So how do we get past resentments? We start by doing a self-appraisal. In that appraisal, we are looking over our actions and behaviors with the person we resent to see if we actually started the ball rolling on what has turned into a resentment for us. When we look at ourselves, we are honest, and we look for behavior to which the other person reacted in a normal, human way. i.e., we consider if we, ourselves, started the whole thing.

If we did, we need to own our behavior, admit our wrong-doing, and let go of the resentment. An apology may even be in order. We approach the other person humbly, without shame or groveling, nor defensive and abusive. We just simply state what we did, accepting the fact that we were acting in a human fashion.

If we were not responsible for setting the stage for our resentments, then we begin to look at the other person as being sick emotionally and spiritually, which they most likely are. We show compassion, just like we would for any sick person. We also try to understand what their experience(s) was that led them to act in the manner in which they did. Again, we can then see them with compassion.

With compassion comes forgiveness, and we offer them that forgiveness. This frees our heart and mind of our resentments.  We offer forgiveness, not to condone what was done to us, rather, to free ourselves emotionally.
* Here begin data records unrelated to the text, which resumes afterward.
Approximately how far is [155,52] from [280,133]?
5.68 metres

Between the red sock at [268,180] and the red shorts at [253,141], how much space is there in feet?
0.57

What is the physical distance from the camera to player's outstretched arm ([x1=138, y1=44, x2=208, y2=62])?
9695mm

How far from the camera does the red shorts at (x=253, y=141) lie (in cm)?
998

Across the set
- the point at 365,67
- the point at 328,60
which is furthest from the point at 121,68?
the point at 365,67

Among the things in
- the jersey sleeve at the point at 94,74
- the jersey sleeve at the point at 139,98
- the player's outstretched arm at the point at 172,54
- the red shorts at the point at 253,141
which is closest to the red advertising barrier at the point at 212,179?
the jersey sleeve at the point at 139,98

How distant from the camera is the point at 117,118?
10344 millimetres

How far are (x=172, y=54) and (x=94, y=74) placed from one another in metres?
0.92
What are the resentments you are currently experiencing? What steps have you taken to resolve them? Leave a comment and let us know.

And, if you are interested in dealing with your resentments, I invite you to attend my up-coming support group, Transform Into Forgiveness. This group will meet the 2nd and 4th Monday from 10 am to 11 am, starting February 11th, or the 2nd and 4th Thursday from 1:30 pm to 2:30 pm, starting Feb 14th. Both groups will meet at the Wells Fargo Bank in San Rafael, CA. 1203 4th Street, 2nd floor. 94901.
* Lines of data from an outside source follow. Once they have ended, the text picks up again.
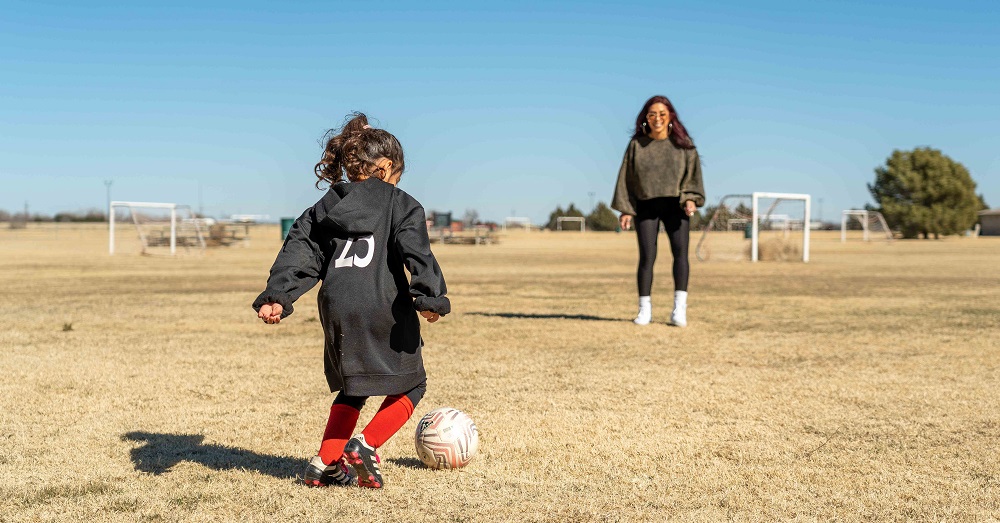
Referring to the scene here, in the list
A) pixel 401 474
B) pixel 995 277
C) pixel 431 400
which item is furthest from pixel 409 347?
pixel 995 277

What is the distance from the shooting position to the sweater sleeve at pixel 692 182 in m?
8.41

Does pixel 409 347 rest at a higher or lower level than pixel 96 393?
higher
There is parking in the rear of the building, and a double door to go through, where you will find an elevator. Take it directly to the second floor. For more details and to register, please contact me at 415-883-8325 or email me at carolyncjjones@yahoo.com. Get past your resentments and experience inner peace like you have never experienced it.

Share

How to Show Compassion

Good morning, everyone! May this day bring you peace. May it also bring you the gift of showing compassion to those in your life. The search term I have chosen today is “how to show compassion (to your husband).” I have dropped off the “to your husband,” in the hopes that we can learn how to show compassion to anyone.

Fields of Compassion

Compassion is defined as the ability to show sympathy for another’s plight, to have empathy, coupled with a strong desire to help. In the process of getting to compassion, we will end up clearing out our anger, our resentment, toward the other person. That means we need to look at our anger.

To do that, first look at what is behind your anger. Usually, it is hurt, betrayal. Allow yourself to acknowledge and feel those feelings. Remember, what we resist, persists, so we want to shine light on our anger, our resentment. Next, we always want to so a self-appraisal to see if we did anything to start the dispute, the situation about which we are angry.
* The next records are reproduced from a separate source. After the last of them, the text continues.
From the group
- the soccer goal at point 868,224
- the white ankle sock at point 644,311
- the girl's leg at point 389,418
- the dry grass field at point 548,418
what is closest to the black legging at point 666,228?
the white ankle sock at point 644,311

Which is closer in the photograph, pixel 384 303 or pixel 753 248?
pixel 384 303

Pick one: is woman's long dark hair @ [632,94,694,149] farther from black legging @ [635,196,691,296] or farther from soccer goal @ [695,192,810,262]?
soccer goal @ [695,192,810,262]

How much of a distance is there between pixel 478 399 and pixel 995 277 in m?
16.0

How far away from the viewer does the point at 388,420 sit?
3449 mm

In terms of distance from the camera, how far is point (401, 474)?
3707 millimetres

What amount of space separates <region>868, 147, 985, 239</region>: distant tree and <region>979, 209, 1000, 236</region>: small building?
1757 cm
If we find we did do or say something to which the other person is reacting like any normal person would, then we need to take responsibility for that and apologize, at the same time letting go of the anger. We need to own our behavior, honestly and completely.

If we didn’t do something to provoke the other person, then we need to look with the eyes of compassion. So, how do we do that? We acknowledge the difficulty the other person is experiencing, or has experienced in their life that leads them to behave as they do, and we have sympathy, empathy, for them. To do this, we think of what we would feel like if we had experienced what the other did or does experience.

Once we have compassion for another, we can move toward forgiveness. As we forgive, it is easier and easier to expand our compassion toward them, and we are able to forgive more and more completely. The depth of the hurt will dictate the length of time this process takes, with more hurt leading to more time needing to forgive.

This is all a process and we would do well to have compassion for ourselves as we move through it all.

In what way do you try to show your compassion toward another or yourself? Leave a comment and let us know.

I’d like to let you know that, if you like what I blog about, then you may be interested in a support group I am starting. If you are in the San Francisco Bay Area and want to find peace-of-mind, want to find a way through any emotional turmoil, then I invite you to join me. There are two groups. One meets every 2nd and 4th Monday from 10 am to 11 am in San Rafael, in Marin. The second group meets every 2nd and 4th Thursday from 1:30 to 2: 30 pm, also in SanRafael. Both groups will run for three months.

We will cover how to identify the gates of your heart, learn the keys to unlock these gates, and understand how to push the gates open. In month one, we will deal with how to do a self-appraisal. Month two will be spent on getting through grief, and month three will deal with forgiveness so we can find peace.

If you are interested, call me to get more information or to register. The groups will start in February, 2013. Space is limited to twelve people per group. 415-883-8325. 

Share

How to Manage Resentment

I spent 38 years of my life carrying a resentment against my parents for the things that occurred when I was growing up. I was a bitter, angry person, filled with self-pity. I drank heavily, saying, “You’d drink too if you’d had an upbringing like mine.” The thing is, the resentment was only hurting myself, and did nothing to move me forward in life.

Resentment is defined by Webster as a feeling of bitter hurt or indignation, from a sense of being injured or offended. In recovery circles, it is distinguished from anger by the thought that a resentment means to feel again and again.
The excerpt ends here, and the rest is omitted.